Data section »
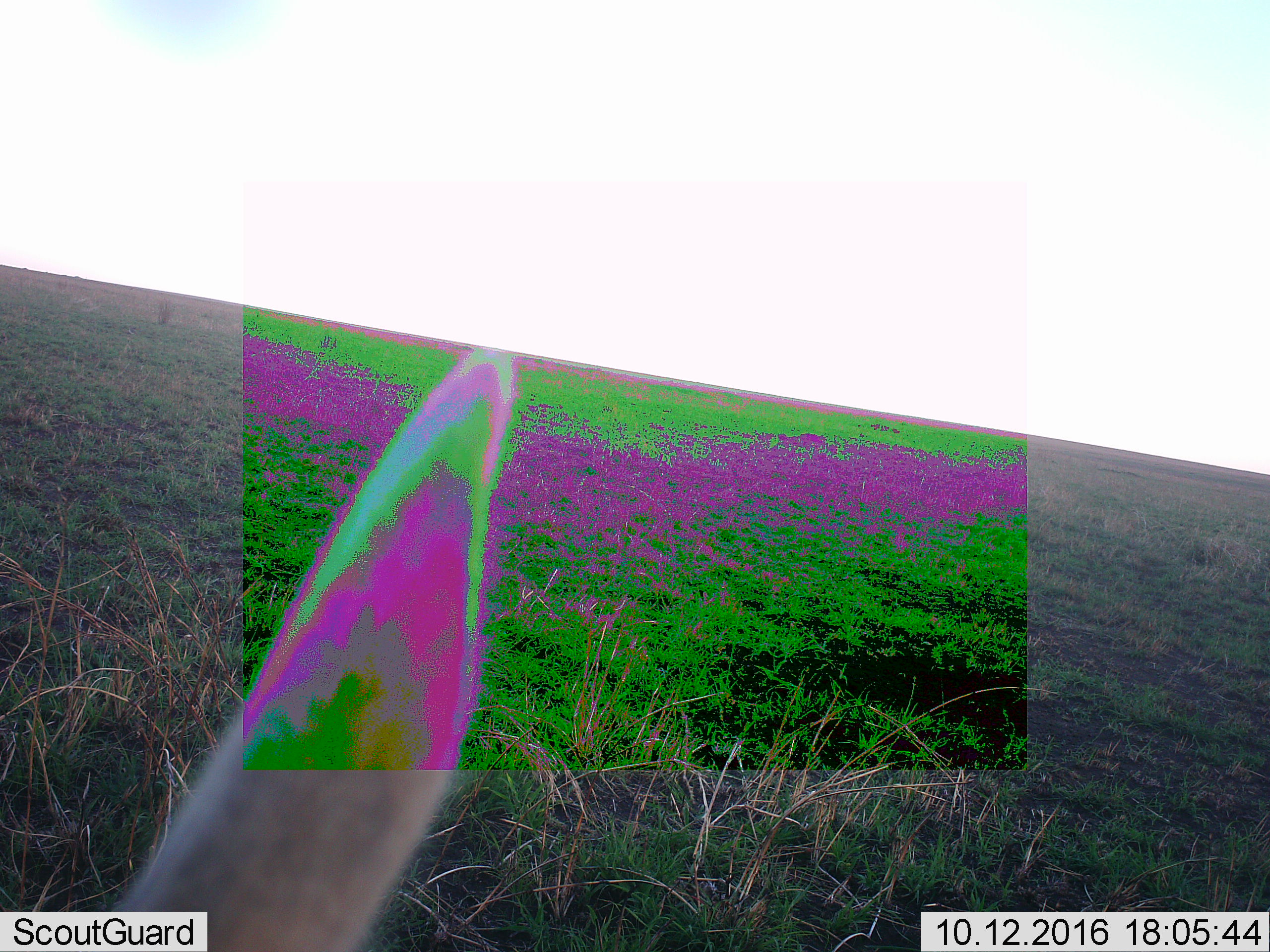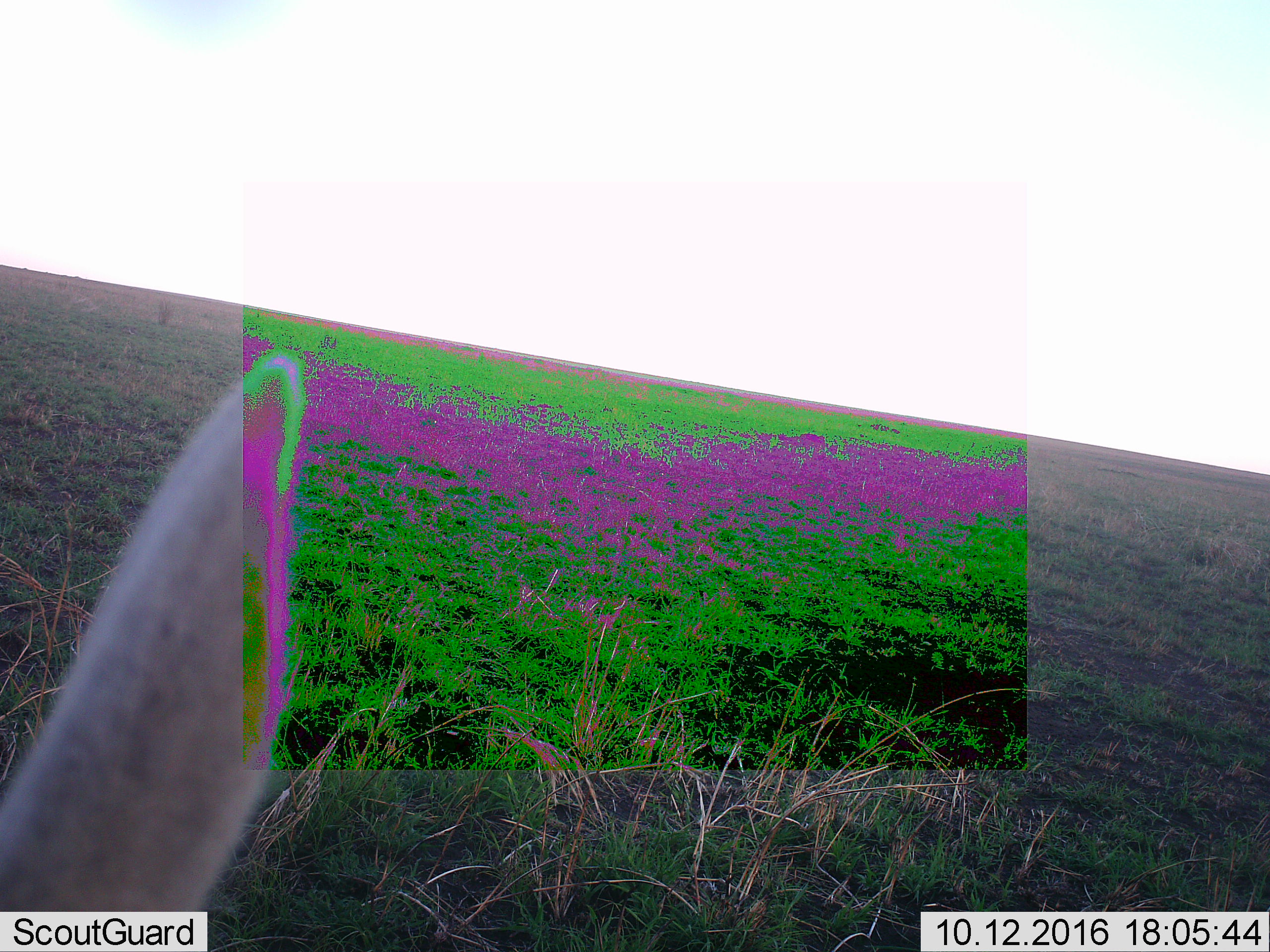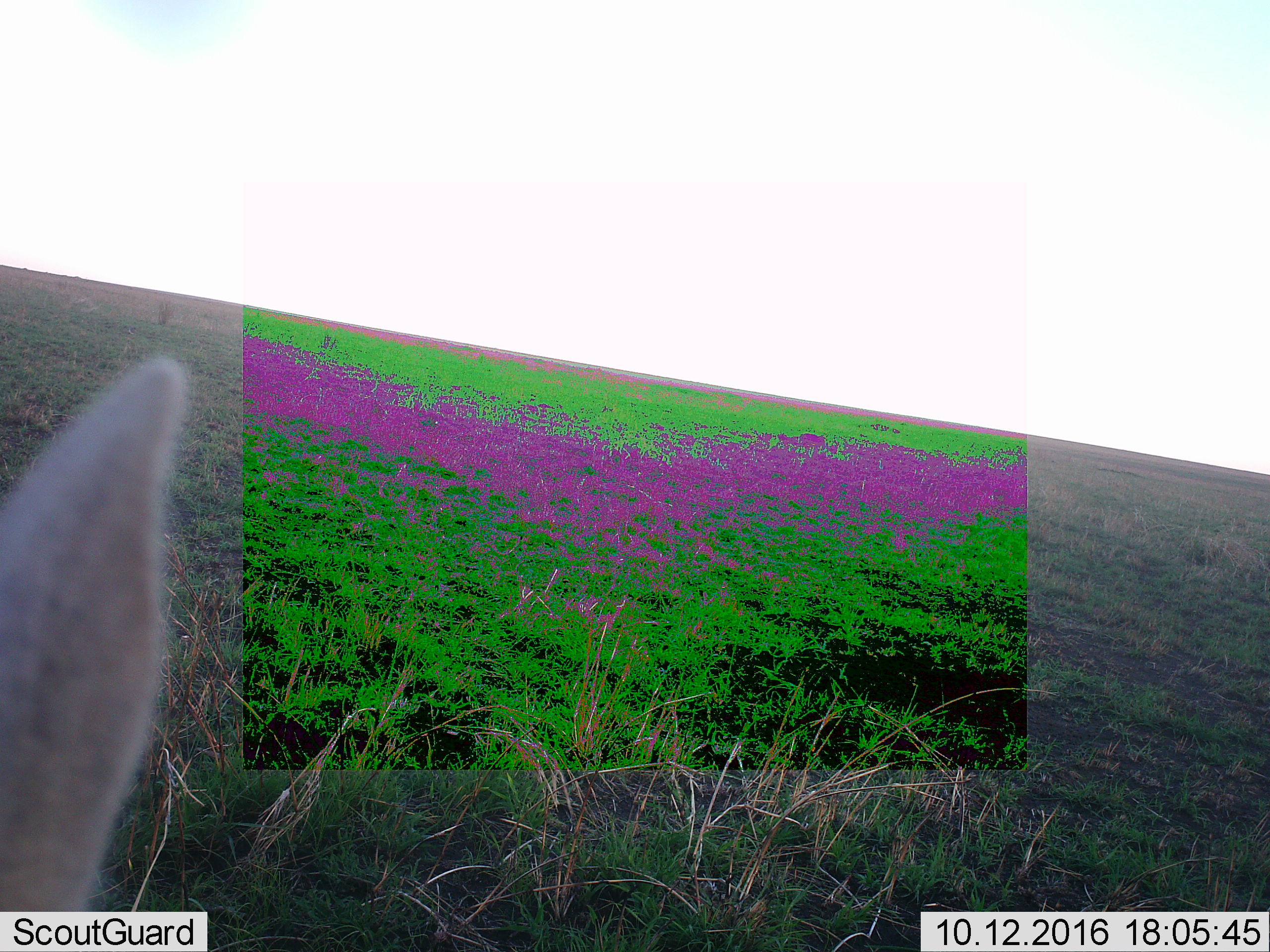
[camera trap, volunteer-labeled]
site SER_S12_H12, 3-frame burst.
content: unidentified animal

What to do »
The listing is to be repeated exactly, with its pictures removed.

Task answer »
[camera trap, volunteer-labeled]
site SER_S12_H12, 3-frame burst.
content: unidentified animal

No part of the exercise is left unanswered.